Material provided below:

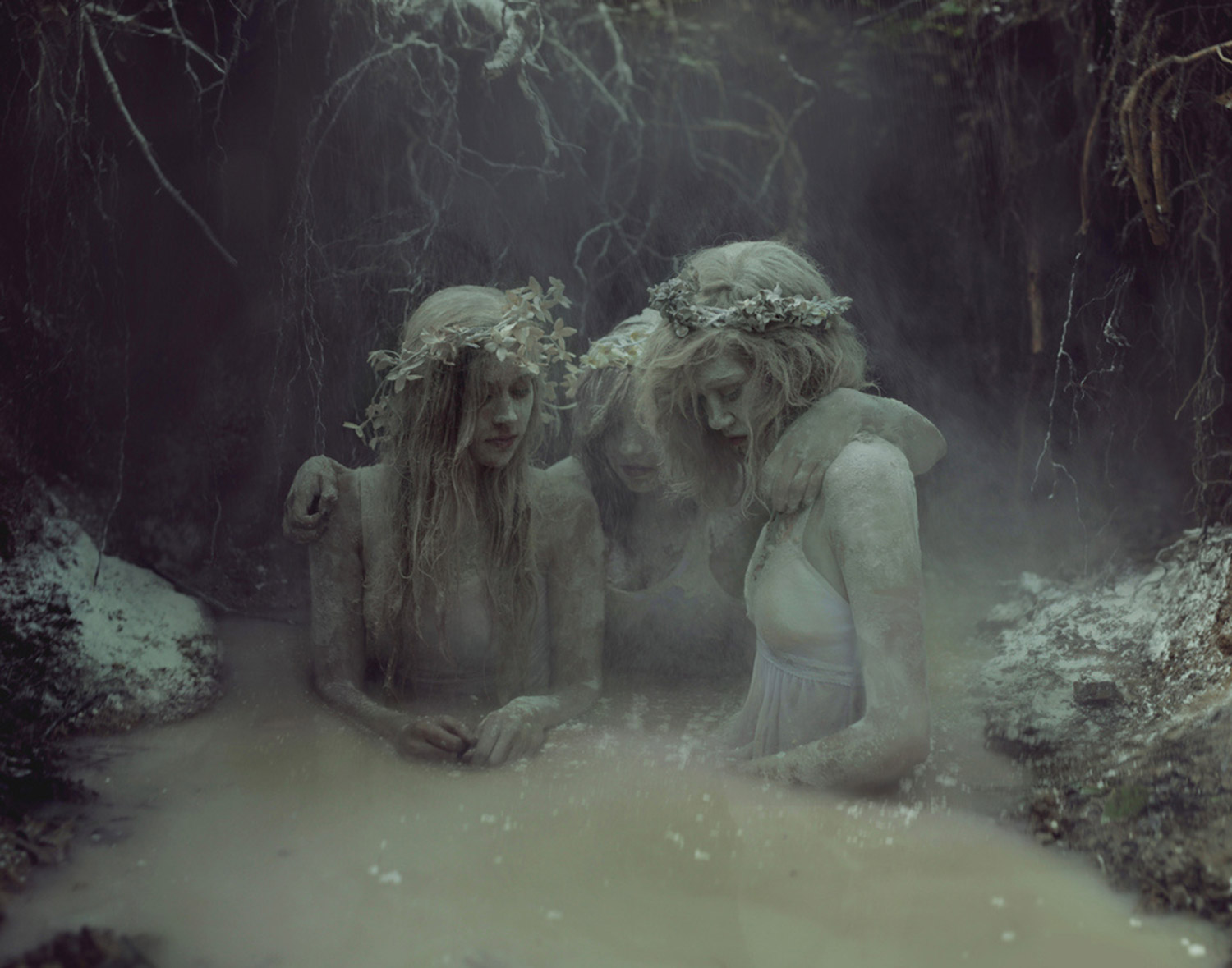 Kyle Thompson, Graveyard Girls, three ghosts, women
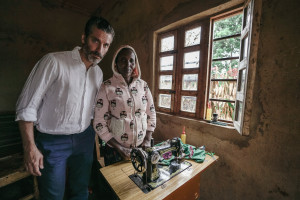 Jens Lapidus och överlevare Evelyne Uwimana. Kigali, Rwanda. Foto: Johan Palmgren.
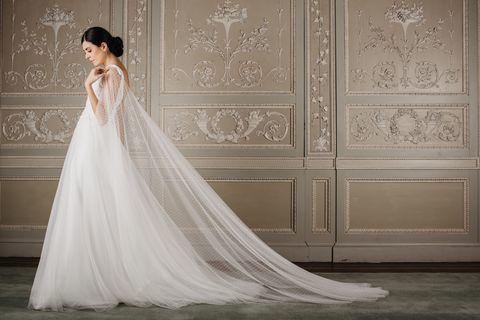 9771a634314b Nella Reggia di Monza sfilano gli abiti da sposa ispirati alla ...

End of Material provided.

[Description of the task] I would like the lines from the one with "Jens Lapidus och" through the last line of the data above retyped exactly, with pictures left out, please.

[Task solution]
 Jens Lapidus och överlevare Evelyne Uwimana. Kigali, Rwanda. Foto: Johan Palmgren.
 9771a634314b Nella Reggia di Monza sfilano gli abiti da sposa ispirati alla ...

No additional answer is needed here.